So far, we haven't had to deal with child elements appearing in a different order in the source and target documents. However, this can often happen when the source document is data-oriented rather than content-oriented. In order to know how to reorder child elements, we must provide the TE with a target schema. Here's a simple target schema specifying a document containing people's names:

      <!ELEMENT people (person*)>
      <!ELEMENT person (last, first)>

In this schema, we see that a people element contains zero or more person elements and nothing else, and that each person element contains last and first elements in that order.

Now here's a source document:

      <people>
        <person>
          <first>John</first>
          <last>Cowan</last>
        </person>
       <person>
          <first>Dorian</first>
          <last>Cowan</last>
       </person>
      </people>

Suppose we pass this source document and the target schema to a TE without specifying a transformation name. In that case, there is no renaming attribute, and so no element renaming is done. However, since the order of child elements for the person element in the source document is not valid according to the target schema, they will be reordered so as to be valid in the target document, producing this:

      <people>
        <person>
          <last>Cowan</last>
          <first>John</first>
        </person>
       <person>
          <last>Cowan</last>
          <first>Dorian</first>
       </person>
      </people>

Note

AEs do not perform element reordering.

5. Occurrences

Both source and target schemas can specify how many occurrences a child element can have within its parent element. In DTDs, we can repeat the element name to specify a fixed number of occurrences, as in this source schema for our limerick document:

    <!ELEMENT limerick (title, a, a, b, b, a)>
    <!ATTLIST limerick index "poem">
    <!ATTLIST a index "firstline">

Now suppose we run a TE, passing it the transformation name index, our original limerick document, the above source schema, and the following target schema:

    <!ELEMENT poem (firstline)>

The renaming attribute index will rename the limerick element to poem and the three a elements to firstline, dropping the title and b elements altogether. But since the target schema permits only a single firstline element in each poem element, the second and third firstline elements will also be dropped, producing the following target document:

    <poem>
      <firstline>There was a young lady named Bright</firstline>
    </poem>

This is suitable for inclusion in an index of first lines.

On the other hand, if the target schema requires more occurrences of an element than the source schema provides, sufficient elements are created following the mapped elements. For an example of that process, consider this source document with explicit renaming attributes:

    <couplet limerick="limerick">
      <line limerick="a">Go and tell the Spartans, passerby,</line>
      <line limerick="b">That here, obedient to their laws, we lie.</line>
    </couplet>

What happens if we transform this into a limerick using the limerick schema as the target schema? (There is nothing inherent in a schema that says whether it is a source or a target, only in how it is provided to a TE.) Limericks have to have a title and five lines, but we have only two lines here, one mapped (for some unknown reason) to an a element and one to a b element. Consequently, we get this target document:

      <limerick>
        <title/>
        <a>Go and tell the Spartans, passerby,</a>
        <a/>
        <b>That here, obedient to their laws, we lie.</b>
        <b/>
        <a/>
      </limerick>

Not very useful or pretty, perhaps, but certainly valid.

— INFORMATION PROVIDED —
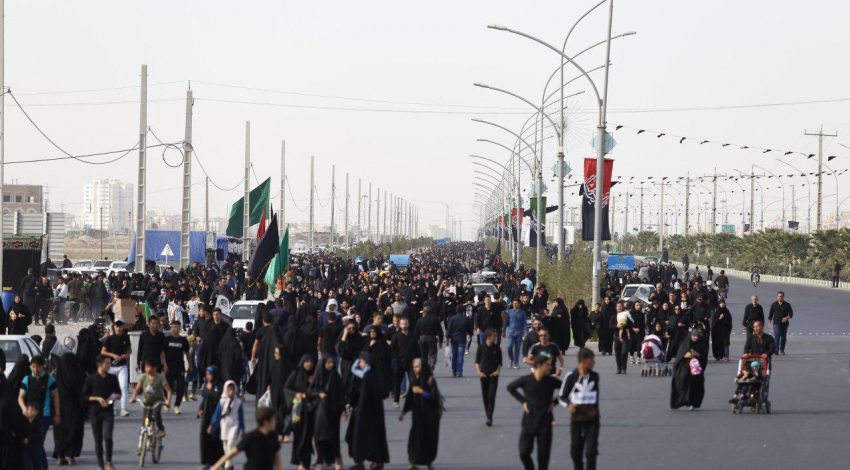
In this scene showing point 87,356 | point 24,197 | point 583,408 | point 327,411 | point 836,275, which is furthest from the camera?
point 24,197

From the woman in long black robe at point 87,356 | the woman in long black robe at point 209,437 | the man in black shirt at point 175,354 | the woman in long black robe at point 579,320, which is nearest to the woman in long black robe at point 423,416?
the woman in long black robe at point 209,437

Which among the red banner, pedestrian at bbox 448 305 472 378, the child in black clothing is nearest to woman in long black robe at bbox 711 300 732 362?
pedestrian at bbox 448 305 472 378

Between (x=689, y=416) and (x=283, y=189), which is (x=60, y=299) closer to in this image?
(x=689, y=416)

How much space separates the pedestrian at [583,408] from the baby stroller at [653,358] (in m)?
10.6

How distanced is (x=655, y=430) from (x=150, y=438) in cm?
622

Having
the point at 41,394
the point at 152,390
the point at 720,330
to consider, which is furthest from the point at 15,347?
the point at 720,330

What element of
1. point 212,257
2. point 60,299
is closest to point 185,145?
point 60,299

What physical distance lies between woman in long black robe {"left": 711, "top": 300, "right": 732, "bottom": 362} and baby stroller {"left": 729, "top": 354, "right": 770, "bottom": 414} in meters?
8.16

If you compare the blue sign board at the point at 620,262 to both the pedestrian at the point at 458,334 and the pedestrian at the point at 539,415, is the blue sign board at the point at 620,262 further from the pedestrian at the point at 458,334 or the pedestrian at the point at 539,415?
the pedestrian at the point at 539,415

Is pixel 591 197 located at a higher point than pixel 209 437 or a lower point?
higher

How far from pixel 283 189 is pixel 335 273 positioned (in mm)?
21625

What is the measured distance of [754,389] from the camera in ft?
54.6

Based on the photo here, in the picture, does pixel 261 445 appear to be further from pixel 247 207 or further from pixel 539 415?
pixel 247 207

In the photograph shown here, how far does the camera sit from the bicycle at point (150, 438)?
39.9ft
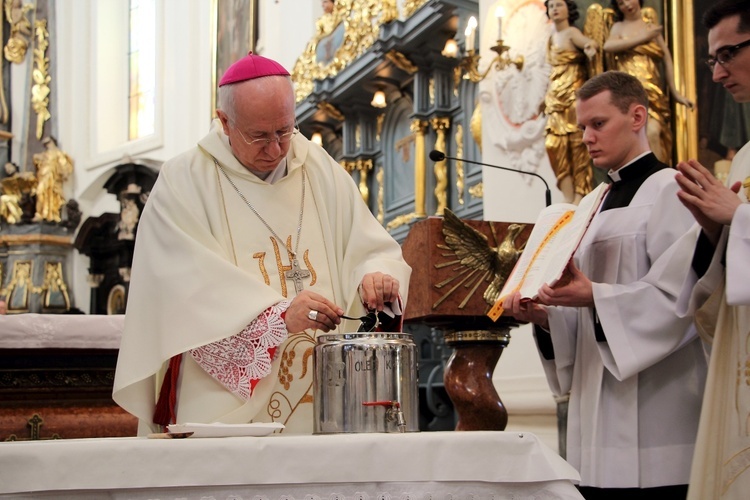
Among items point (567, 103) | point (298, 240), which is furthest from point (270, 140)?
point (567, 103)

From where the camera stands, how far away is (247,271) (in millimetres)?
2828

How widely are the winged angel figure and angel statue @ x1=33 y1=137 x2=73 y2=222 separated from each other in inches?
589

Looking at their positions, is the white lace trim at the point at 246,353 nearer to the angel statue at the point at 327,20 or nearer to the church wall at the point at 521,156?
the church wall at the point at 521,156

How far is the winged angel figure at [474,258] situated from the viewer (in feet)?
12.5

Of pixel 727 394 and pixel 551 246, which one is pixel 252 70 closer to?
pixel 551 246

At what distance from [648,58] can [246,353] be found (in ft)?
11.3

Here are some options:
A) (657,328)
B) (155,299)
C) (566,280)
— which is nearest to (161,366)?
(155,299)

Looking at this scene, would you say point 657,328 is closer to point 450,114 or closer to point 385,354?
point 385,354

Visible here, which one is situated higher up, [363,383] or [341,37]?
[341,37]

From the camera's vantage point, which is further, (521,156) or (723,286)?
(521,156)

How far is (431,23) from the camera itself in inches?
348

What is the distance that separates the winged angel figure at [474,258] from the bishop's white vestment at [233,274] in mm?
759

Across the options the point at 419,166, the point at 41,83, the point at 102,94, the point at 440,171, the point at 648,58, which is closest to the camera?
the point at 648,58

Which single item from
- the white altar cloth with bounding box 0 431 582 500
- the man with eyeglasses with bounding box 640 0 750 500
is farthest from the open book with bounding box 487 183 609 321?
the white altar cloth with bounding box 0 431 582 500
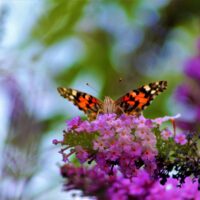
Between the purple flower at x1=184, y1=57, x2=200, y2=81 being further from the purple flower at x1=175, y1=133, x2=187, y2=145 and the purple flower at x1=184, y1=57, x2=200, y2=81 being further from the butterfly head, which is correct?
the purple flower at x1=175, y1=133, x2=187, y2=145

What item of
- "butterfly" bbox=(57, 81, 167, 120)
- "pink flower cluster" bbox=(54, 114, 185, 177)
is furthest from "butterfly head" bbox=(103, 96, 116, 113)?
"pink flower cluster" bbox=(54, 114, 185, 177)

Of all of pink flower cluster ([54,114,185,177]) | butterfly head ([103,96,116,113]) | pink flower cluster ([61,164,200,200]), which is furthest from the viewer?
butterfly head ([103,96,116,113])

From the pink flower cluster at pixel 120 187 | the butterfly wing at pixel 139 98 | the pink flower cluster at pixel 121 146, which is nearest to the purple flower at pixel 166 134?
the pink flower cluster at pixel 121 146

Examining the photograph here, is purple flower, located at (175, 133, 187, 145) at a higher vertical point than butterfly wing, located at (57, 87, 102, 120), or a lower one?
lower

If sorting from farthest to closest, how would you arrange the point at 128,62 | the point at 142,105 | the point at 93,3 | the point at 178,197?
the point at 93,3 < the point at 128,62 < the point at 142,105 < the point at 178,197

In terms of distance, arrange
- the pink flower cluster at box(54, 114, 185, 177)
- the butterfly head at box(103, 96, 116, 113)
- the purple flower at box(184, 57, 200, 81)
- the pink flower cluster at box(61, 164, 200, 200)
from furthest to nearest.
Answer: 1. the purple flower at box(184, 57, 200, 81)
2. the butterfly head at box(103, 96, 116, 113)
3. the pink flower cluster at box(54, 114, 185, 177)
4. the pink flower cluster at box(61, 164, 200, 200)

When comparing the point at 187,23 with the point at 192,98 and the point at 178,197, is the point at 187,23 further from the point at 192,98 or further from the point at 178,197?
the point at 178,197

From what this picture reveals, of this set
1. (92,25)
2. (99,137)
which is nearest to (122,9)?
(92,25)

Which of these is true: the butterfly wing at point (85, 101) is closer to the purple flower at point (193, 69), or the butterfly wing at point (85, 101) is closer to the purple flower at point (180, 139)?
the purple flower at point (180, 139)
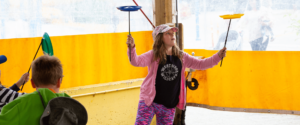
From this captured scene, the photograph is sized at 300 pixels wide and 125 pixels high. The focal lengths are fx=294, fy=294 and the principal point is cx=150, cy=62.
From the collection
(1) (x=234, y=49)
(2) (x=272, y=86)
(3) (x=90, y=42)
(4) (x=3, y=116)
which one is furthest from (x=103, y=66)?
(4) (x=3, y=116)

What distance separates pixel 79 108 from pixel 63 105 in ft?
0.27

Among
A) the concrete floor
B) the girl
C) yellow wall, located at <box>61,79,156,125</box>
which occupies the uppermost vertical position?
the girl

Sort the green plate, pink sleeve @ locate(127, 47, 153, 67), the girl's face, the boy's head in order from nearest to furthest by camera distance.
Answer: the boy's head, the green plate, pink sleeve @ locate(127, 47, 153, 67), the girl's face

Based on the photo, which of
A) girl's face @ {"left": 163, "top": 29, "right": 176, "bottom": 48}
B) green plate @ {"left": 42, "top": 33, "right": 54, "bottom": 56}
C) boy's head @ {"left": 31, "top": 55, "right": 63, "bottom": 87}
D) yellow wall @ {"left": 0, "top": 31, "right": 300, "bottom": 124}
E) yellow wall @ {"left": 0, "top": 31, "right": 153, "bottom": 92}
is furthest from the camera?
yellow wall @ {"left": 0, "top": 31, "right": 300, "bottom": 124}

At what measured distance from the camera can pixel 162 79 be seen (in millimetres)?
2592

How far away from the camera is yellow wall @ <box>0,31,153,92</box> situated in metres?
3.28

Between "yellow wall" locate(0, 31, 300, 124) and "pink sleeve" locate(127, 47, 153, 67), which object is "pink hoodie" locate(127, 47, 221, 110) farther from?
"yellow wall" locate(0, 31, 300, 124)

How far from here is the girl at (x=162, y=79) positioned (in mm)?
2572

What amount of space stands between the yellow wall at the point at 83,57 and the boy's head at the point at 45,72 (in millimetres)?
1983

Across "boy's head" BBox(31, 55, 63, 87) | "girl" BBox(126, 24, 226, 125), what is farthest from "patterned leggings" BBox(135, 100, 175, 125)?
"boy's head" BBox(31, 55, 63, 87)

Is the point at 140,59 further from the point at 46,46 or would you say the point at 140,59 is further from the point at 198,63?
the point at 46,46

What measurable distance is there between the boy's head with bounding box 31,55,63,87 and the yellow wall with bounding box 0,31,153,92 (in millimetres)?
1983

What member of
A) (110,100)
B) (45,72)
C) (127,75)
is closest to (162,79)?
(45,72)

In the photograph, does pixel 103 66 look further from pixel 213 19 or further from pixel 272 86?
pixel 272 86
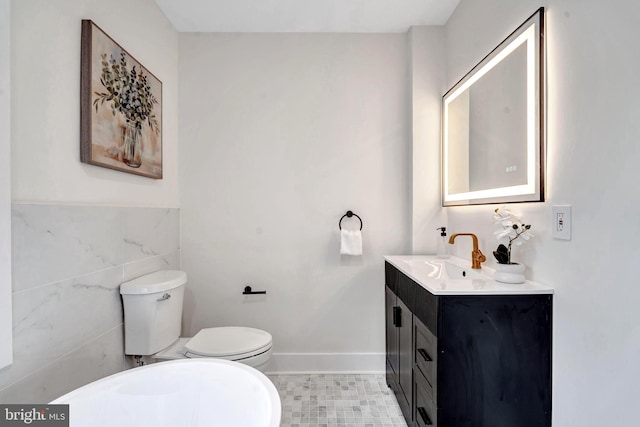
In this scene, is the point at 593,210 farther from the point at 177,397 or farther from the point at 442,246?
the point at 177,397

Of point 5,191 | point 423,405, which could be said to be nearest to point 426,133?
point 423,405

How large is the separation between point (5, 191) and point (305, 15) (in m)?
1.94

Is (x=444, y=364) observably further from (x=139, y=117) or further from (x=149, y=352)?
(x=139, y=117)

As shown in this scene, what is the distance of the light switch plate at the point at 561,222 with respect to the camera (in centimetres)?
116

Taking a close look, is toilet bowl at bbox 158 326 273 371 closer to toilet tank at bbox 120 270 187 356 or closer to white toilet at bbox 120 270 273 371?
white toilet at bbox 120 270 273 371

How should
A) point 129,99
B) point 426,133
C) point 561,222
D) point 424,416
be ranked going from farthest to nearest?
1. point 426,133
2. point 129,99
3. point 424,416
4. point 561,222

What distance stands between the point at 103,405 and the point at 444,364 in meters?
1.25

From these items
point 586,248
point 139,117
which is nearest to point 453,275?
point 586,248

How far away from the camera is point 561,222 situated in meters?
1.19

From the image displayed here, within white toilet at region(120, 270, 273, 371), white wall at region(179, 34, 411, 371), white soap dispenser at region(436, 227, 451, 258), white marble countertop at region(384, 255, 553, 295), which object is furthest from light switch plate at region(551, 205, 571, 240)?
white toilet at region(120, 270, 273, 371)

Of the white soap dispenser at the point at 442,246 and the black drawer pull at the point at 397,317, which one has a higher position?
the white soap dispenser at the point at 442,246

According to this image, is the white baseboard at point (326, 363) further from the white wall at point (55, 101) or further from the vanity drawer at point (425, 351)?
the white wall at point (55, 101)

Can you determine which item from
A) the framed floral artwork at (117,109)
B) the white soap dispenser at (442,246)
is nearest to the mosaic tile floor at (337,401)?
the white soap dispenser at (442,246)

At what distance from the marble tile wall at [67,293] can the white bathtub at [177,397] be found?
0.27m
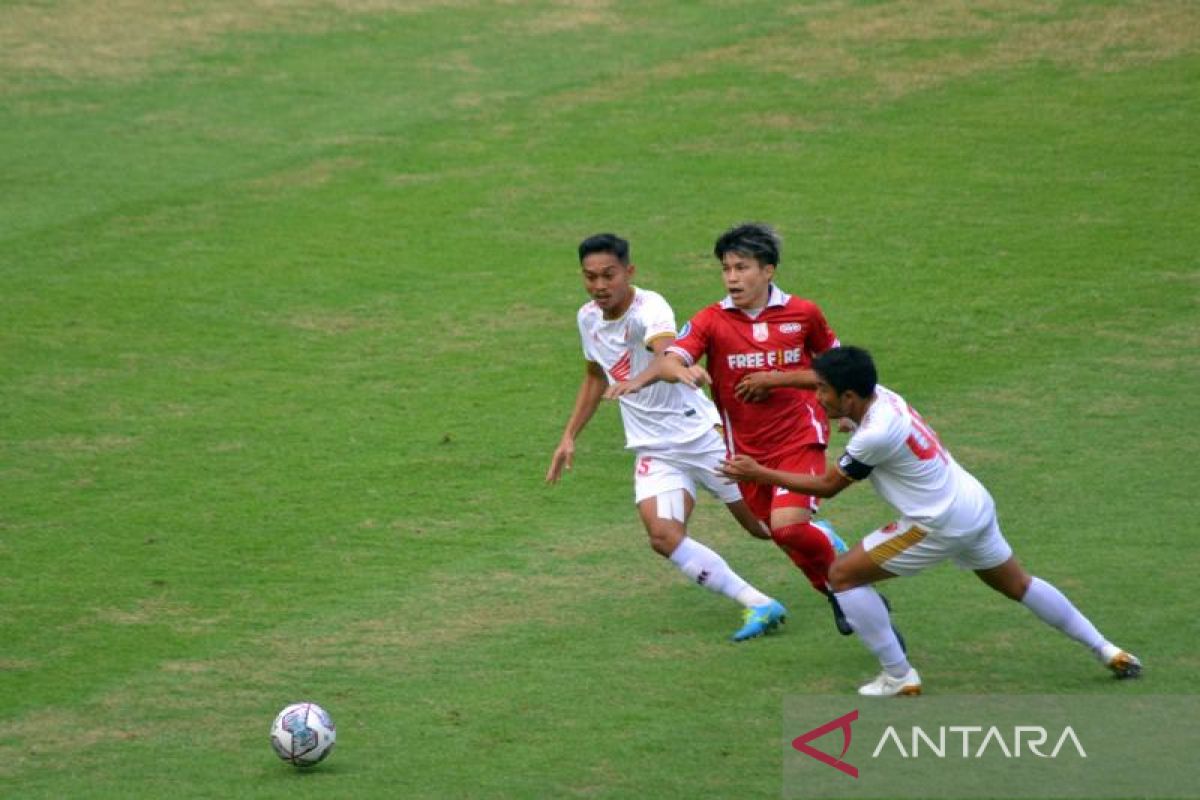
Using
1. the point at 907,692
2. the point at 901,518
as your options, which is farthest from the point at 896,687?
the point at 901,518

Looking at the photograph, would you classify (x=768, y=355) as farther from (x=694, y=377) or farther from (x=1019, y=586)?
(x=1019, y=586)

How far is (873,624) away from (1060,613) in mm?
896

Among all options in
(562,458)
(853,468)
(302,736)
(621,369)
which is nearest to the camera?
(302,736)

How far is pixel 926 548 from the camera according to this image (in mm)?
8289

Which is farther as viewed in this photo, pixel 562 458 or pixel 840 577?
pixel 562 458

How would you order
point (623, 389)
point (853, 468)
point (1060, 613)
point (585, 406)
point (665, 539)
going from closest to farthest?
point (853, 468) < point (1060, 613) < point (623, 389) < point (665, 539) < point (585, 406)

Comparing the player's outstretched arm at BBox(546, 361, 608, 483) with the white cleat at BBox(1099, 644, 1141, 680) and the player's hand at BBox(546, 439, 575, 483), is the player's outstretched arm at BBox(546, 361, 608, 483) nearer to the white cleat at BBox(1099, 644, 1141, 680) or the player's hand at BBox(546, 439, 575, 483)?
the player's hand at BBox(546, 439, 575, 483)

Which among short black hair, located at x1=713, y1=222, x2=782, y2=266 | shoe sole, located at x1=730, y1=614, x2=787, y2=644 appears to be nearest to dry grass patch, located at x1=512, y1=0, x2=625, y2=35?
short black hair, located at x1=713, y1=222, x2=782, y2=266

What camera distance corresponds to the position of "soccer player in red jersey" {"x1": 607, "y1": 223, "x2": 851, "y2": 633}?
9367 millimetres

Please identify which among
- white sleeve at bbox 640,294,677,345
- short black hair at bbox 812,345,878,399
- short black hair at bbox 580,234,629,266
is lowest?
white sleeve at bbox 640,294,677,345

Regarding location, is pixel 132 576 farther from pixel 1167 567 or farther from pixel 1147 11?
pixel 1147 11

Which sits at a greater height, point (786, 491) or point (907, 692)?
point (786, 491)

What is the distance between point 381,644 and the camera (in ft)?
31.1

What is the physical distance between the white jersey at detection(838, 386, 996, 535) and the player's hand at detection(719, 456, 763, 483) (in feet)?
1.31
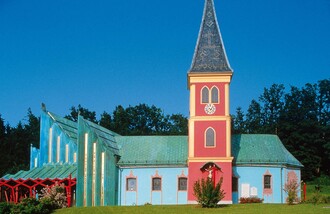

— JOBS —
1. Reproduce the schema transformation excerpt beginning at "The renaming attribute" and stopping after "of first lines.", switching every "firstline" to "openingline".
2. Proceed with the schema transformation excerpt from the point where it stops.

— RESPONSES IN ORDER —
1.
The renaming attribute index will rename the limerick element to poem and the three a elements to openingline, dropping the title and b elements altogether. But since the target schema permits only a single openingline element in each poem element, the second and third openingline elements will also be dropped, producing the following target document:

    <poem>
      <openingline>There was a young lady named Bright</openingline>
    </poem>

This is suitable for inclusion in an index of first lines.

2.
In this paper, newly created elements are shown as empty. However, if the Examplotron schema provides a default value for them, it will be used.

When specifying the content model of an element in a source or target schema, we can follow the name of a child element with * to mean "zero or more occurrences", as shown in the declaration of the people element. In the same way, ? means "zero or one occurrences" and + means "one or more occurrences". All these indicators are respected by a TE. So if two foo child elements appear in the source document, but the target schema specifies foo?, then the second one will be dropped. A TE cannot construct transformations based on more complex content models like ((a,b)+), in which the occurrence indicator follows a sequence of child element names, except as noted under the discussion of mixed content.

However, technically ambiguous content models like (line, line?, line?), meaning from one to three line elements, which are illegal in DTDs, are supported in Examplotron schemas as well as by a TE.

Note

AEs neither drop unwanted elements nor create new ones, but report validation errors instead.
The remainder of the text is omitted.